A Safe, Predictable and Efficient Way to Create a Lateral Window during Sinus Floor Elevation

Dec 19 / Dr. Tommy Kok-chu Fung
A lack of vertical dimension of alveolar bone at the posterior maxilla is a common challenge in implant dentistry. Typical causes are the atrophy of the alveolar bone after tooth loss, or a pneumatized maxillary sinus, or both. Advances in material science and nanotechnology now allow for stronger implants with shorter length. Short implants of 8 mm or less are commonly used in cases of limited vertical space, with a promising survival rate that is comparable to more standard length implants (Lemos, Ferro-Alves, Okamoto, Mendonca, & Pellizzer, 2016). In other cases, however, it is impossible to place an implant without performing a sinus floor elevation (SFE). The lateral window sinus lift is the classical approach to improving residual bone height, first described over 40 years ago (Boyne & James, 1980). Development and refinement of surgical instruments and techniques then allowed us to elevate the sinus floor, albeit to a lesser extent, with predictable results using a transalveolar approach (Pjetursson & Lang, 2014).
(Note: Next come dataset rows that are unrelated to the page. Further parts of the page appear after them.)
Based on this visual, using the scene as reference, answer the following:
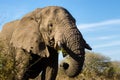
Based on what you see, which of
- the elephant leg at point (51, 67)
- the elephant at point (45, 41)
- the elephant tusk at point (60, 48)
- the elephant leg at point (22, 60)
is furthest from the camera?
the elephant leg at point (51, 67)

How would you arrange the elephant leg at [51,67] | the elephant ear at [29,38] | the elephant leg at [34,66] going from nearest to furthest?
the elephant ear at [29,38] < the elephant leg at [34,66] < the elephant leg at [51,67]

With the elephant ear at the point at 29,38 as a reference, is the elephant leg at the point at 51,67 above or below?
below

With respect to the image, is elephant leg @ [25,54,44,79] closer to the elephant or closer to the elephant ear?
the elephant

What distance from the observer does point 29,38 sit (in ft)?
44.1

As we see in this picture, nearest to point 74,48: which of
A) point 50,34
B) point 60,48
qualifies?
point 60,48

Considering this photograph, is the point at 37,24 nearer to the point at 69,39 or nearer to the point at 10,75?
the point at 69,39

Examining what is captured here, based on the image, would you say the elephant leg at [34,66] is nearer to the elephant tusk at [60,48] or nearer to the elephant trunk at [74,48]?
the elephant tusk at [60,48]

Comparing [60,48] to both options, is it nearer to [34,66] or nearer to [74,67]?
[74,67]

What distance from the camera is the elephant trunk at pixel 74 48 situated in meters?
11.9

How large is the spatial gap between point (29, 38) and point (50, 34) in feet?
2.97

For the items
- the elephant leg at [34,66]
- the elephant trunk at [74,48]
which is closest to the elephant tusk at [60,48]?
the elephant trunk at [74,48]

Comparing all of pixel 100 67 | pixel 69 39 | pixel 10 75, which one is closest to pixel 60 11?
pixel 69 39

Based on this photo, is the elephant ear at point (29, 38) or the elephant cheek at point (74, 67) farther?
the elephant ear at point (29, 38)

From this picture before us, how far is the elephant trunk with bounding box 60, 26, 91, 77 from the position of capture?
1189cm
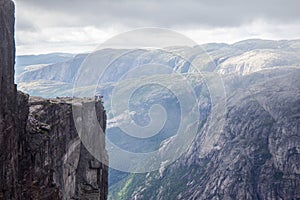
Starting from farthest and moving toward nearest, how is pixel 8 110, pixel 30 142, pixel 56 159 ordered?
pixel 56 159 → pixel 30 142 → pixel 8 110

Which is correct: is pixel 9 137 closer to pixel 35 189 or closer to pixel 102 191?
pixel 35 189

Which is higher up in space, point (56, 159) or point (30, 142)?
point (30, 142)

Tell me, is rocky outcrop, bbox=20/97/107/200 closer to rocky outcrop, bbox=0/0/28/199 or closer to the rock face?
the rock face

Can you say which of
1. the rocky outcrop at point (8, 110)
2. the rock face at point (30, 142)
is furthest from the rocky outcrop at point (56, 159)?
the rocky outcrop at point (8, 110)

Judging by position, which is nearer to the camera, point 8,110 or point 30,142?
point 8,110

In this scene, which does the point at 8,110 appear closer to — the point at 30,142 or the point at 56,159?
the point at 30,142

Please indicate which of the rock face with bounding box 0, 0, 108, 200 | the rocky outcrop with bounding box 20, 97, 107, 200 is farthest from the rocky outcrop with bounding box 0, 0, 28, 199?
the rocky outcrop with bounding box 20, 97, 107, 200

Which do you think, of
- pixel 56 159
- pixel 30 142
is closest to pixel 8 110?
pixel 30 142

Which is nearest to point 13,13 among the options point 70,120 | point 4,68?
point 4,68
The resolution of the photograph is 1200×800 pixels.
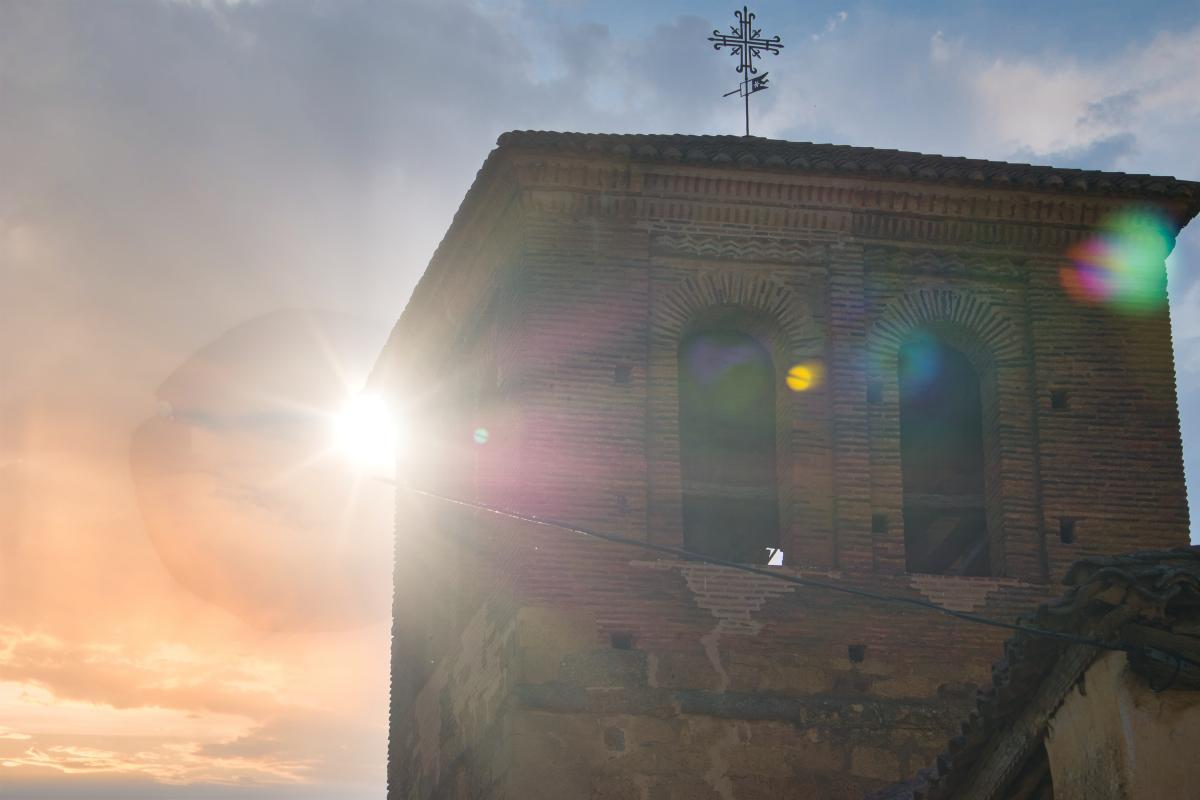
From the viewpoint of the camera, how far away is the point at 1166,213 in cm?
1398

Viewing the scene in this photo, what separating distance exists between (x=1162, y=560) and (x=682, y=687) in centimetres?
495

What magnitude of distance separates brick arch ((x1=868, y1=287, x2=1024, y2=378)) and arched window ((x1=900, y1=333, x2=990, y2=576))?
0.72 feet

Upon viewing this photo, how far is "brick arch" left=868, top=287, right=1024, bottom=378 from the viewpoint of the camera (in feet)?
44.8

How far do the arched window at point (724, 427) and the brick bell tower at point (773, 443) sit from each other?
0.07 ft

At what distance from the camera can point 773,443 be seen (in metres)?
13.6

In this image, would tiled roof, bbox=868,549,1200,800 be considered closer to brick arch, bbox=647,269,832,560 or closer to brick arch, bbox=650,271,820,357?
brick arch, bbox=647,269,832,560

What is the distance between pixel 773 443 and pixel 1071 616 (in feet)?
19.1

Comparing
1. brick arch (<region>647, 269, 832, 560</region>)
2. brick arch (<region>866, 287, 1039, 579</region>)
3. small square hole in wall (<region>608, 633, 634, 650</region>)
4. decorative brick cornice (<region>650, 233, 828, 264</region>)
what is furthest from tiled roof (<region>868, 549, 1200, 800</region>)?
decorative brick cornice (<region>650, 233, 828, 264</region>)

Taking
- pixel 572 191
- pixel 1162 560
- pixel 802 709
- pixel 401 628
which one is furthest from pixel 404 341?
pixel 1162 560

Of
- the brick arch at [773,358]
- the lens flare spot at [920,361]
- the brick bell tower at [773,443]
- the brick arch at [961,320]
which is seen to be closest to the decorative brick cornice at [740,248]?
the brick bell tower at [773,443]

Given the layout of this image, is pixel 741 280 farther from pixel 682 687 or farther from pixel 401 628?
pixel 401 628

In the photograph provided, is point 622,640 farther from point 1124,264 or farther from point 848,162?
point 1124,264

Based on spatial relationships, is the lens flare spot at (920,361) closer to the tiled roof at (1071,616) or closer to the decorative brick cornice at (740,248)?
the decorative brick cornice at (740,248)

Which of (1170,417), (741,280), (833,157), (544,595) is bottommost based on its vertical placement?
(544,595)
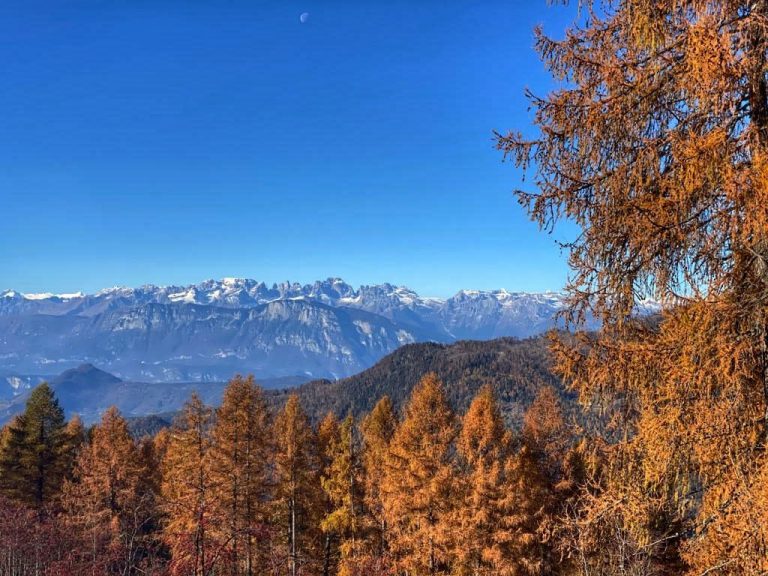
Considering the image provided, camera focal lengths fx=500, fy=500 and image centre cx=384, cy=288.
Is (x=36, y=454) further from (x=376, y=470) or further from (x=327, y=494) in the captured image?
(x=376, y=470)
Both approaches result in implant survival rates comparable to implants placed in normal bone (Jensen & Terheyden, 2009). The clinical decision as to the surgical approach is mainly based on anatomical parameters including subantral bone height, sinus width, sinus floor anatomy, the presence of sinus septum, etc. (Stacchi et al., 2020).
The lateral window SFE is a reliable and clinically well-documented technique, which is indicated when residual crestal bone height is less than 5 mm. It is used as a staged augmentation procedure to increase crestal bone height before implant placement. Sometimes, when residual bone volume allows adequate primary stability of a dental implant, simultaneous SFE with implant placement can be considered. Nevertheless, SFE can be surgically demanding, especially for young clinicians. One crucial step to success is to create proper access to the part of the sinus where grafting is needed.
The "Optimal" Window
A lateral window opening of an appropriate size at a proper location facilitates a smooth sinus floor elevation. A couple of aspects that dictate how an "optimal" window looks include:

Window Size & Location
The lateral window should be large enough to allow proper visualization of the surgical site, access of surgical instruments for safe lifting of the Schneiderian membrane and delivery of the bone graft with ease. On the other hand, it should not be too large to jeopardize the retention of grafting material and reduce the amount of vital bone wall for its osteogenic power. Depending on their experience, some dental surgeons could perform the same surgery efficiently and effectively with a smaller sized window. Generally, it is recommended to create a lateral window measuring at least 5 mm vertically and 8 to 10 mm horizontally if a single implant is to be placed. It was suggested that the ideal position of the window is to be as mesial and low as possible in relation to the maxillary sinus (Zaniol & Zaniol, 2017).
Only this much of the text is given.